Diplomatic efforts have intensified in recent months to revive the six-party talks which the North abandoned in April 2009, one month before its second atomic weapons test.

The North wants talks without preconditions and says its uranium enrichment programme -- first disclosed to the world a year ago -- can be discussed at the forum.

The US says the North must first show it is serious about the talks, which have dragged on since 2003, by shutting down the programme. The negotiations also group South Korea, China, Russia and Japan.

A website which published satellite photos said in November the North had made significant progress in building the new nuclear reactor but it was unlikely to become operational for two to three years.

Pyongyang's official news agency has previously said the reactor would start operating soon but gave no date.

The 38 North website said "significant progress" over the past year could indicate a desire to push ahead as fast as possible with uranium enrichment, to produce fuel for the reactor and possibly fissile material for weapons.

Pyongyang's existing plutonium stockpile -- estimated to be enough for six to eight atomic bombs -- came from a decades-old gas graphite reactor at Yongbyon that was shut down in 2007 under a six-party accord.

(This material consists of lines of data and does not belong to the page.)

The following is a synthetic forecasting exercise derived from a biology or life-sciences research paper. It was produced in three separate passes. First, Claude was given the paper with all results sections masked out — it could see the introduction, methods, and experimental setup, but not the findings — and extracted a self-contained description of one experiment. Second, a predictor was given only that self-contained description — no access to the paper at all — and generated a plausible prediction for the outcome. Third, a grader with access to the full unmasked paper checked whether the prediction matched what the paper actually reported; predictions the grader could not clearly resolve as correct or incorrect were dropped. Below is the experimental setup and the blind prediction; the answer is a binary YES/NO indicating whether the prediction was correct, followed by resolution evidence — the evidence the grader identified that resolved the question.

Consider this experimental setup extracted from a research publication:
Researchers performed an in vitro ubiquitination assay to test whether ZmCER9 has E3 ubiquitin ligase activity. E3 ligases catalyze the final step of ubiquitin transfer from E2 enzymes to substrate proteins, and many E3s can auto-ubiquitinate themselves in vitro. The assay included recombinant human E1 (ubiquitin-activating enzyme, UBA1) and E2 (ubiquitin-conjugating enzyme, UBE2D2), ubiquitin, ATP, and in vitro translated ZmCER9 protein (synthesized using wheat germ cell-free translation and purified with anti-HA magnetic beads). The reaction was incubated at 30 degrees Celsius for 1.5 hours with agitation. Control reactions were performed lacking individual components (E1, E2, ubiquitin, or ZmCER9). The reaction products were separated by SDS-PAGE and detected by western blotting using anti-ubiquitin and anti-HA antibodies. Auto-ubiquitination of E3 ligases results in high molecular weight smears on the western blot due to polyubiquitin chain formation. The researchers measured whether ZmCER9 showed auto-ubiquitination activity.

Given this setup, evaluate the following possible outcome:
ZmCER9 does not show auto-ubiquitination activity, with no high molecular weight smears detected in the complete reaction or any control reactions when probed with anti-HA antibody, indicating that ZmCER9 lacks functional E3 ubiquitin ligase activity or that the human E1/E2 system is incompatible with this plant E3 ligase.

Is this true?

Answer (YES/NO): NO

The North said on Wednesday the peaceful use of nuclear energy is the only way to solve its "acute electricity problem", a claim contested by analysts.

It said it has nothing to hide about its uranium programme and accused the United States of using it as an obstacle to a negotiated settlement of the nuclear issue.

The spokesman said attempts to make the "peaceful nuclear activities" illegal or to delay them indefinitely "will prompt resolute and decisive countermeasures".